(Texto apresentado):
++++++

The story is told of an automaton constructed in such a way that it could play a winning game of chess, answering each move of an opponent with a countermove. A puppet in Turkish attire and with a hookah in its mouth sat before a chessboard placed on a large table. A system of mirrors created the illusion that this table was transparent from all sides. Actually, a little hunchback who was an expert chess player sat inside and guided the puppet’s hand by means of strings. One can imagine a philosophical counterpart to this device. The puppet called ‘historical materialism’ is to win all the time. It can easily be a match for anyone if it enlists the services of theology, which today, as we know, is wizened and has to keep out of sight.
Walter Benjamin
aula no espaço T0/Transforma, para os alunos da Escola Superior de Artes e Design das Caldas da Rainha (fotografia: Luís Firmo)
NOTA ZERO
materiais introdutórios
Alunos. Mesa e cadeiras. Quadro e giz. Caderno de apontamentos. Caneta. Retroprojector apontado a uma parede branca projectando um acetato que diz: “se no início da aula um retroprojector é ligado, no final ele terá que projectar alguma coisa”. Entrevista em audio (suporte: mini-disc ligado a colunas de computador) à dupla Parasitas, subordinada ao tema “A Paródia Moderna”. Reprodução de L.H.O.O.Q. (1919), de Marcel Duchamp (série “pequena” da Taschen). Fotocópias de “Para uma Teoria da Paródia”, de Linda Hutcheon (excertos) e “Behind the Times: the Decline and Fall of the Twentieth-Century Avant-Gardes”, de Eric Hobsbawm (excertos), distribuídas pelos alunos. Pesquisas google feitas com os termos “post-modern”, “post-modernism”, “post-modern skepticism”, “post-modernism crisis”, “death of art” e “teatro praga”. Documentos em adobe pdf: “A Outra Resposta de Tirésias. Sátira, Paródia e Caricatura”, de Carlos de Miguel Mora (Universidade de Aveiro) e “Intertextualidade e Plágio – Questões de Linguagem e Autoria”, de Liliane Christoff (tese de doutoramento, em Português do Brasil). O calhamaço “Art In Theory. 1900-2000”, para o que der e vier. Aulas de Método com Marlon Brando (conseguidas através de metodologias ouija).

++++++

(Ações a realizar):
1: Enumere todos os termos usados nas pesquisas google mencionadas no texto apresentado.
2: Indique, por favor, se cada afirmação está de acordo com o texto apresentado, com sim ou não e as palavras do texto que o decidem: (a) a fotografia da aula é de Luís Firmo; (b) o boneco do autómato vestia trajes franceses; (c) a entrevista em áudio à dupla Parasitas tinha como tema "A Paródia Moderna".

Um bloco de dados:
++++++

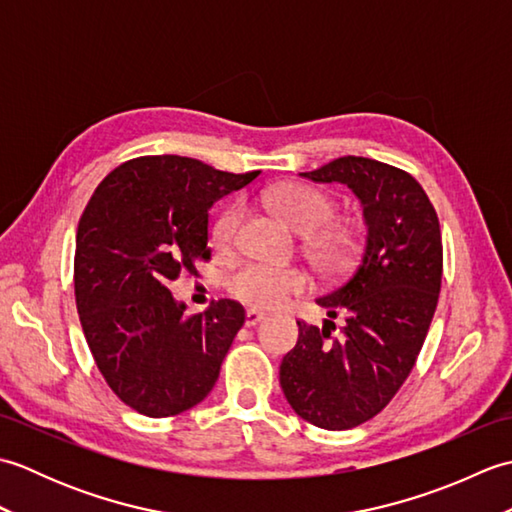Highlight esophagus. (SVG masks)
Listing matches in <instances>:
<instances>
[{
    "label": "esophagus",
    "mask_w": 512,
    "mask_h": 512,
    "mask_svg": "<svg viewBox=\"0 0 512 512\" xmlns=\"http://www.w3.org/2000/svg\"><path fill=\"white\" fill-rule=\"evenodd\" d=\"M264 319H266L264 312H259L255 308H248L246 310V325H248V328H253V325H257L259 321H264Z\"/></svg>",
    "instance_id": "1"
}]
</instances>
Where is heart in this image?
Returning <instances> with one entry per match:
<instances>
[{"mask_svg":"<svg viewBox=\"0 0 512 512\" xmlns=\"http://www.w3.org/2000/svg\"><path fill=\"white\" fill-rule=\"evenodd\" d=\"M266 204L281 220L295 228L297 233H318L312 235L310 248L314 257L325 270H343L352 264L356 255V235L347 224L328 222L334 213V202L328 193L310 187L303 182H281L264 193ZM239 206H226L217 215L213 224V239L220 246L231 244L237 233ZM324 228L321 229L320 226ZM308 286V277L295 266H279L264 262H248L239 266L228 277V292L235 299L255 308H275L281 306L290 295Z\"/></svg>","mask_w":512,"mask_h":512,"instance_id":"b5f03b06","label":"heart"}]
</instances>
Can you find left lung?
<instances>
[{
    "label": "left lung",
    "mask_w": 512,
    "mask_h": 512,
    "mask_svg": "<svg viewBox=\"0 0 512 512\" xmlns=\"http://www.w3.org/2000/svg\"><path fill=\"white\" fill-rule=\"evenodd\" d=\"M299 176L354 193L365 244L352 275L317 297L328 310L323 328L297 321L299 341L281 361L279 383L314 427L352 429L394 398L416 363L440 295V222L416 178L385 162L343 156ZM336 313L346 321L332 340Z\"/></svg>",
    "instance_id": "1"
}]
</instances>
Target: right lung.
Wrapping results in <instances>:
<instances>
[{
  "instance_id": "add662e5",
  "label": "right lung",
  "mask_w": 512,
  "mask_h": 512,
  "mask_svg": "<svg viewBox=\"0 0 512 512\" xmlns=\"http://www.w3.org/2000/svg\"><path fill=\"white\" fill-rule=\"evenodd\" d=\"M259 171H217L182 156L129 160L107 176L76 231L74 295L83 334L107 385L125 405L167 418L213 389L244 325L237 301L184 317L169 284L209 259V209Z\"/></svg>"
}]
</instances>
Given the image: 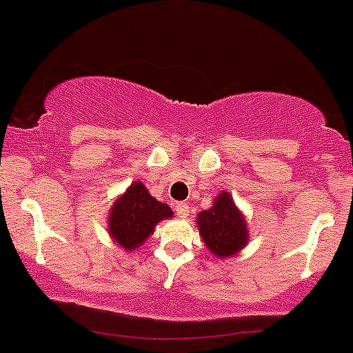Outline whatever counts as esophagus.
<instances>
[{
	"instance_id": "34e87169",
	"label": "esophagus",
	"mask_w": 353,
	"mask_h": 353,
	"mask_svg": "<svg viewBox=\"0 0 353 353\" xmlns=\"http://www.w3.org/2000/svg\"><path fill=\"white\" fill-rule=\"evenodd\" d=\"M174 212L179 213V216H185L189 213V205L187 203H176L174 205Z\"/></svg>"
}]
</instances>
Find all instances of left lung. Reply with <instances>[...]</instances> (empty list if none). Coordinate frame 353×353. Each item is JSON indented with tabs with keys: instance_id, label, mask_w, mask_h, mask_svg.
<instances>
[{
	"instance_id": "8db88e82",
	"label": "left lung",
	"mask_w": 353,
	"mask_h": 353,
	"mask_svg": "<svg viewBox=\"0 0 353 353\" xmlns=\"http://www.w3.org/2000/svg\"><path fill=\"white\" fill-rule=\"evenodd\" d=\"M198 228L203 241L216 257L236 255L248 241V225L240 210L236 208L232 196L222 190L213 206L199 212Z\"/></svg>"
}]
</instances>
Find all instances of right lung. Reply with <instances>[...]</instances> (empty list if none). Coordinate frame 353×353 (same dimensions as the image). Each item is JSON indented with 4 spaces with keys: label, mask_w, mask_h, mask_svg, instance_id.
Returning a JSON list of instances; mask_svg holds the SVG:
<instances>
[{
    "label": "right lung",
    "mask_w": 353,
    "mask_h": 353,
    "mask_svg": "<svg viewBox=\"0 0 353 353\" xmlns=\"http://www.w3.org/2000/svg\"><path fill=\"white\" fill-rule=\"evenodd\" d=\"M173 216L170 206L150 196L147 187L137 180L128 187L108 213V232L124 250H134L154 232L155 225Z\"/></svg>",
    "instance_id": "1"
}]
</instances>
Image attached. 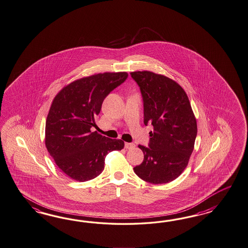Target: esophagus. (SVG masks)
<instances>
[{
	"instance_id": "esophagus-1",
	"label": "esophagus",
	"mask_w": 248,
	"mask_h": 248,
	"mask_svg": "<svg viewBox=\"0 0 248 248\" xmlns=\"http://www.w3.org/2000/svg\"><path fill=\"white\" fill-rule=\"evenodd\" d=\"M135 147V144L133 143H125V148L126 149H132Z\"/></svg>"
}]
</instances>
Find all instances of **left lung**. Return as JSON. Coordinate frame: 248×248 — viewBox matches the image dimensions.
I'll return each mask as SVG.
<instances>
[{"mask_svg": "<svg viewBox=\"0 0 248 248\" xmlns=\"http://www.w3.org/2000/svg\"><path fill=\"white\" fill-rule=\"evenodd\" d=\"M144 102V124H151L148 147L135 173L147 183L166 184L183 172L197 136V122L184 90L175 81L149 71L130 73Z\"/></svg>", "mask_w": 248, "mask_h": 248, "instance_id": "obj_1", "label": "left lung"}]
</instances>
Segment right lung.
<instances>
[{
  "mask_svg": "<svg viewBox=\"0 0 248 248\" xmlns=\"http://www.w3.org/2000/svg\"><path fill=\"white\" fill-rule=\"evenodd\" d=\"M126 72L83 77L66 85L54 98L46 121L45 143L58 168L67 176L86 182L104 169L108 153L124 142L92 132L108 93L124 83Z\"/></svg>",
  "mask_w": 248,
  "mask_h": 248,
  "instance_id": "right-lung-1",
  "label": "right lung"
}]
</instances>
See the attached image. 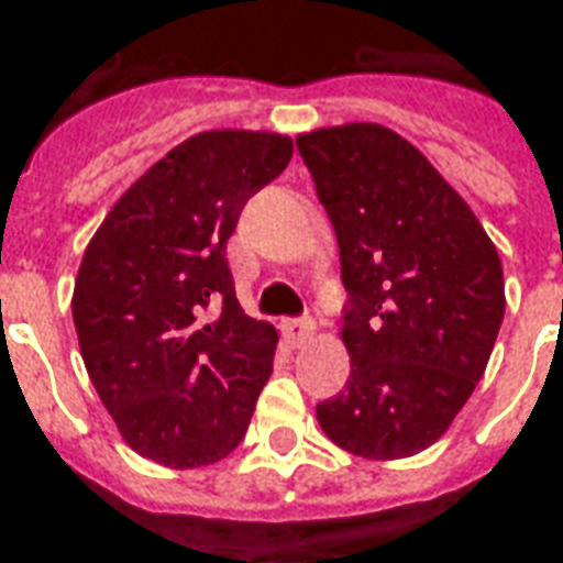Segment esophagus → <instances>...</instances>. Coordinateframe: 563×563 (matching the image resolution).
Listing matches in <instances>:
<instances>
[{"instance_id":"34e87169","label":"esophagus","mask_w":563,"mask_h":563,"mask_svg":"<svg viewBox=\"0 0 563 563\" xmlns=\"http://www.w3.org/2000/svg\"><path fill=\"white\" fill-rule=\"evenodd\" d=\"M280 330L291 347H300V344H307L316 335V324L309 318H289V321H283Z\"/></svg>"}]
</instances>
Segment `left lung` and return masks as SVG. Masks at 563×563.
I'll return each instance as SVG.
<instances>
[{
	"mask_svg": "<svg viewBox=\"0 0 563 563\" xmlns=\"http://www.w3.org/2000/svg\"><path fill=\"white\" fill-rule=\"evenodd\" d=\"M333 221L351 309V379L318 402L342 450L406 459L444 435L485 374L506 316L503 263L444 175L376 122L298 134Z\"/></svg>",
	"mask_w": 563,
	"mask_h": 563,
	"instance_id": "obj_1",
	"label": "left lung"
}]
</instances>
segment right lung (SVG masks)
<instances>
[{
  "instance_id": "obj_1",
  "label": "right lung",
  "mask_w": 563,
  "mask_h": 563,
  "mask_svg": "<svg viewBox=\"0 0 563 563\" xmlns=\"http://www.w3.org/2000/svg\"><path fill=\"white\" fill-rule=\"evenodd\" d=\"M291 148L274 131L192 134L119 195L84 251L78 347L119 435L148 462L207 467L245 438L277 330L239 307L228 239ZM212 299L222 312L203 322Z\"/></svg>"
}]
</instances>
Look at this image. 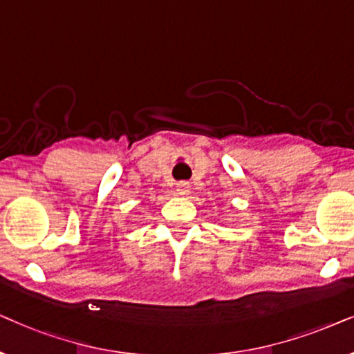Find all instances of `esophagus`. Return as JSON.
Wrapping results in <instances>:
<instances>
[{
    "mask_svg": "<svg viewBox=\"0 0 354 354\" xmlns=\"http://www.w3.org/2000/svg\"><path fill=\"white\" fill-rule=\"evenodd\" d=\"M189 191H191L189 183L181 181V183H178V185H176V192L180 196H187V194H189Z\"/></svg>",
    "mask_w": 354,
    "mask_h": 354,
    "instance_id": "esophagus-1",
    "label": "esophagus"
}]
</instances>
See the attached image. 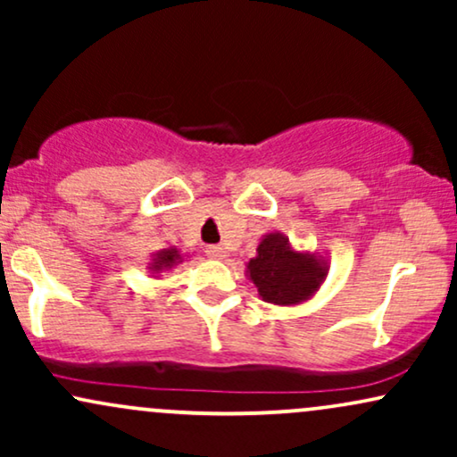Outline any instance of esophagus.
<instances>
[{
    "label": "esophagus",
    "mask_w": 457,
    "mask_h": 457,
    "mask_svg": "<svg viewBox=\"0 0 457 457\" xmlns=\"http://www.w3.org/2000/svg\"><path fill=\"white\" fill-rule=\"evenodd\" d=\"M206 255L211 260H225V249L221 245H208L206 246Z\"/></svg>",
    "instance_id": "esophagus-1"
}]
</instances>
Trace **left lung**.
<instances>
[{"instance_id":"left-lung-1","label":"left lung","mask_w":457,"mask_h":457,"mask_svg":"<svg viewBox=\"0 0 457 457\" xmlns=\"http://www.w3.org/2000/svg\"><path fill=\"white\" fill-rule=\"evenodd\" d=\"M258 255L246 262V277L262 301L272 305H301L316 296L328 275V262L318 253L298 251L281 232L262 236Z\"/></svg>"}]
</instances>
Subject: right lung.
<instances>
[{
    "mask_svg": "<svg viewBox=\"0 0 457 457\" xmlns=\"http://www.w3.org/2000/svg\"><path fill=\"white\" fill-rule=\"evenodd\" d=\"M180 262H182V253L176 249V246H170V249L156 251V253L150 255V262H148L150 277L159 279L161 272L171 270V269H174V266L180 264Z\"/></svg>",
    "mask_w": 457,
    "mask_h": 457,
    "instance_id": "add662e5",
    "label": "right lung"
}]
</instances>
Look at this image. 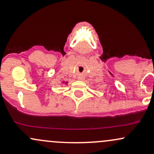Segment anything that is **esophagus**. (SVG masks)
Listing matches in <instances>:
<instances>
[{"label": "esophagus", "instance_id": "1", "mask_svg": "<svg viewBox=\"0 0 154 154\" xmlns=\"http://www.w3.org/2000/svg\"><path fill=\"white\" fill-rule=\"evenodd\" d=\"M79 79H82V78H80V77H79V78H78Z\"/></svg>", "mask_w": 154, "mask_h": 154}]
</instances>
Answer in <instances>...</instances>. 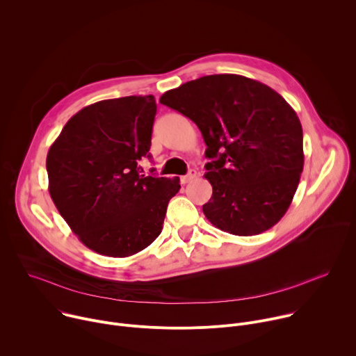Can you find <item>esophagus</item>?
I'll return each instance as SVG.
<instances>
[{
    "label": "esophagus",
    "mask_w": 356,
    "mask_h": 356,
    "mask_svg": "<svg viewBox=\"0 0 356 356\" xmlns=\"http://www.w3.org/2000/svg\"><path fill=\"white\" fill-rule=\"evenodd\" d=\"M195 176H197V172H195L194 169H191V170H190L186 176H183L180 180H181V183H183V184H187V183H190Z\"/></svg>",
    "instance_id": "obj_1"
}]
</instances>
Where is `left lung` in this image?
Listing matches in <instances>:
<instances>
[{
    "mask_svg": "<svg viewBox=\"0 0 356 356\" xmlns=\"http://www.w3.org/2000/svg\"><path fill=\"white\" fill-rule=\"evenodd\" d=\"M161 103L188 117L207 145L213 195L202 213L221 231L249 236L277 224L304 166L296 111L269 86L213 74L166 91Z\"/></svg>",
    "mask_w": 356,
    "mask_h": 356,
    "instance_id": "1",
    "label": "left lung"
}]
</instances>
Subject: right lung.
<instances>
[{"instance_id": "obj_1", "label": "right lung", "mask_w": 356, "mask_h": 356, "mask_svg": "<svg viewBox=\"0 0 356 356\" xmlns=\"http://www.w3.org/2000/svg\"><path fill=\"white\" fill-rule=\"evenodd\" d=\"M156 115L154 95L103 99L73 115L46 158L49 193L70 229L111 258L140 252L162 232L180 179L139 175Z\"/></svg>"}]
</instances>
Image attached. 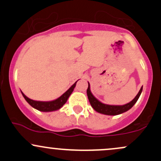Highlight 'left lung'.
I'll use <instances>...</instances> for the list:
<instances>
[{
    "label": "left lung",
    "mask_w": 161,
    "mask_h": 161,
    "mask_svg": "<svg viewBox=\"0 0 161 161\" xmlns=\"http://www.w3.org/2000/svg\"><path fill=\"white\" fill-rule=\"evenodd\" d=\"M142 92V87L141 88V89H140V91L138 92L137 95L135 97V98L132 101L128 103V104L124 105H109L101 103V101H99L95 96L92 95L91 90H90L89 83H88V89H87V95H88V98L89 100L90 104H91L92 107L94 108V110L95 111L98 112L100 114H105V115L114 116L123 114V113L127 111L129 109L132 108L133 107V105L136 103V101H138Z\"/></svg>",
    "instance_id": "8db88e82"
}]
</instances>
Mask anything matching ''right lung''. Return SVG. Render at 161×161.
Wrapping results in <instances>:
<instances>
[{
  "mask_svg": "<svg viewBox=\"0 0 161 161\" xmlns=\"http://www.w3.org/2000/svg\"><path fill=\"white\" fill-rule=\"evenodd\" d=\"M78 82V80L75 82L74 84L69 89L66 91L65 93L63 94V95L60 96V97L54 100V101H34V100H32L29 97H26L24 94L22 92V95L24 97V98L25 99V101L29 103L32 108H36V110H40V111L43 112H50V111H54V110H59L60 108H61L64 104H65L67 101L70 95L72 94V92H73V89L75 87V85H76V82Z\"/></svg>",
  "mask_w": 161,
  "mask_h": 161,
  "instance_id": "obj_1",
  "label": "right lung"
}]
</instances>
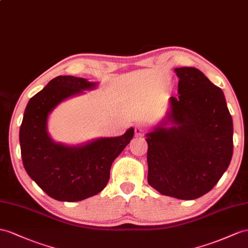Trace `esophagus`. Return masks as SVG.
<instances>
[{"mask_svg": "<svg viewBox=\"0 0 248 248\" xmlns=\"http://www.w3.org/2000/svg\"><path fill=\"white\" fill-rule=\"evenodd\" d=\"M144 131H145V126H144V124L138 123V124L136 125V127H135V135H136V137L143 136Z\"/></svg>", "mask_w": 248, "mask_h": 248, "instance_id": "esophagus-1", "label": "esophagus"}]
</instances>
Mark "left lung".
Masks as SVG:
<instances>
[{"instance_id":"8db88e82","label":"left lung","mask_w":248,"mask_h":248,"mask_svg":"<svg viewBox=\"0 0 248 248\" xmlns=\"http://www.w3.org/2000/svg\"><path fill=\"white\" fill-rule=\"evenodd\" d=\"M174 72L179 95L170 96L166 117L145 139L147 181L162 195L194 200L214 188L232 161V119L222 89L202 71Z\"/></svg>"}]
</instances>
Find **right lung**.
<instances>
[{
  "label": "right lung",
  "mask_w": 248,
  "mask_h": 248,
  "mask_svg": "<svg viewBox=\"0 0 248 248\" xmlns=\"http://www.w3.org/2000/svg\"><path fill=\"white\" fill-rule=\"evenodd\" d=\"M96 83L72 76H59L29 100L20 128L23 165L28 176L54 200L77 202L104 189L114 159L134 137L100 138L80 146L56 143L47 132L49 113L62 101Z\"/></svg>",
  "instance_id": "obj_1"
}]
</instances>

++++++

(Soluções por tarefa):
1: "post-modern", "post-modernism", "post-modern skepticism", "post-modernism crisis", "death of art" e "teatro praga".

2:
(a) Sim: «fotografia: Luís Firmo».
(b) Não: «A puppet in Turkish attire».
(c) Sim: «subordinada ao tema “A Paródia Moderna”».